Rows of spatial question data
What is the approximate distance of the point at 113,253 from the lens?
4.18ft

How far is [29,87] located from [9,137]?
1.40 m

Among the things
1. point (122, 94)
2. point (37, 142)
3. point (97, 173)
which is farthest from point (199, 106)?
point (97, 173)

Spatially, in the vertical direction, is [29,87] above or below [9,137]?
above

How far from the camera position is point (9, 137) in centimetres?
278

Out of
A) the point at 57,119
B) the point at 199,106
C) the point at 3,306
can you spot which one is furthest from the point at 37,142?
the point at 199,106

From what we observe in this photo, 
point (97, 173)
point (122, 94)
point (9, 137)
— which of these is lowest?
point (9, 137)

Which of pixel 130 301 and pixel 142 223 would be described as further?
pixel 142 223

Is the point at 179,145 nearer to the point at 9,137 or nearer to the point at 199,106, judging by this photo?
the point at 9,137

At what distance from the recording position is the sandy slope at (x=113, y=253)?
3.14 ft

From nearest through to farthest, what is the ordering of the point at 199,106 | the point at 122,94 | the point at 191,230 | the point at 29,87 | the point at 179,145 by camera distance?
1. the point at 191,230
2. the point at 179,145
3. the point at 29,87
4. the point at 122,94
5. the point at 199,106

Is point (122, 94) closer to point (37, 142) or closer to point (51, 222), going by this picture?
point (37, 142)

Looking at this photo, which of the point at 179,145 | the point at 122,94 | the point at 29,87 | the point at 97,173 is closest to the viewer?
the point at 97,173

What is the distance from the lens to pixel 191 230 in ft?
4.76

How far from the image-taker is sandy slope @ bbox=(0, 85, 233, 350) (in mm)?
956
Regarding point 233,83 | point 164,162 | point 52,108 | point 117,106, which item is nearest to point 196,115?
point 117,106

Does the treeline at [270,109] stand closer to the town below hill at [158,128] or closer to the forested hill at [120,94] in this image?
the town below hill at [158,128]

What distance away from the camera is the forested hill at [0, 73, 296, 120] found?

> **Exercise brief**
Retype all of the rows above without changing a single character.

> **Result**
What is the approximate distance of the point at 113,253 from the lens?
4.18ft

How far is [29,87] located from [9,137]?
1.40 m

Among the things
1. point (122, 94)
2. point (37, 142)
3. point (97, 173)
which is farthest from point (199, 106)?
point (97, 173)

Spatially, in the vertical direction, is [29,87] above or below [9,137]?
above

How far from the camera position is point (9, 137) in centimetres?
278

Out of
A) the point at 57,119
B) the point at 199,106
C) the point at 3,306
can you spot which one is furthest from the point at 37,142?
the point at 199,106

From what we observe in this photo, 
point (97, 173)
point (122, 94)
point (9, 137)
— which of these is lowest?
point (9, 137)

Which of pixel 130 301 and pixel 142 223 would be described as further?
pixel 142 223

Is the point at 179,145 nearer to the point at 9,137 or nearer to the point at 199,106, judging by this photo?
the point at 9,137

At what distance from the recording position is the sandy slope at (x=113, y=253)?
3.14 ft

From nearest through to farthest, what is the ordering of the point at 199,106 | the point at 122,94 | the point at 191,230 | the point at 29,87 | the point at 179,145 by camera distance?
1. the point at 191,230
2. the point at 179,145
3. the point at 29,87
4. the point at 122,94
5. the point at 199,106

Is point (122, 94) closer to point (37, 142) or closer to point (51, 222), going by this picture?
point (37, 142)

Looking at this photo, which of the point at 179,145 | the point at 122,94 | the point at 29,87 | the point at 97,173 is closest to the viewer?
the point at 97,173

What is the distance from the lens to pixel 191 230 in ft?
4.76

How far from the image-taker is sandy slope @ bbox=(0, 85, 233, 350) (in mm)?
956
Regarding point 233,83 | point 164,162 | point 52,108 | point 117,106, which item is nearest to point 196,115?
point 117,106

Does the treeline at [270,109] stand closer to the town below hill at [158,128] or closer to the forested hill at [120,94] in this image?
the town below hill at [158,128]

What distance away from the camera is the forested hill at [0, 73, 296, 120] found?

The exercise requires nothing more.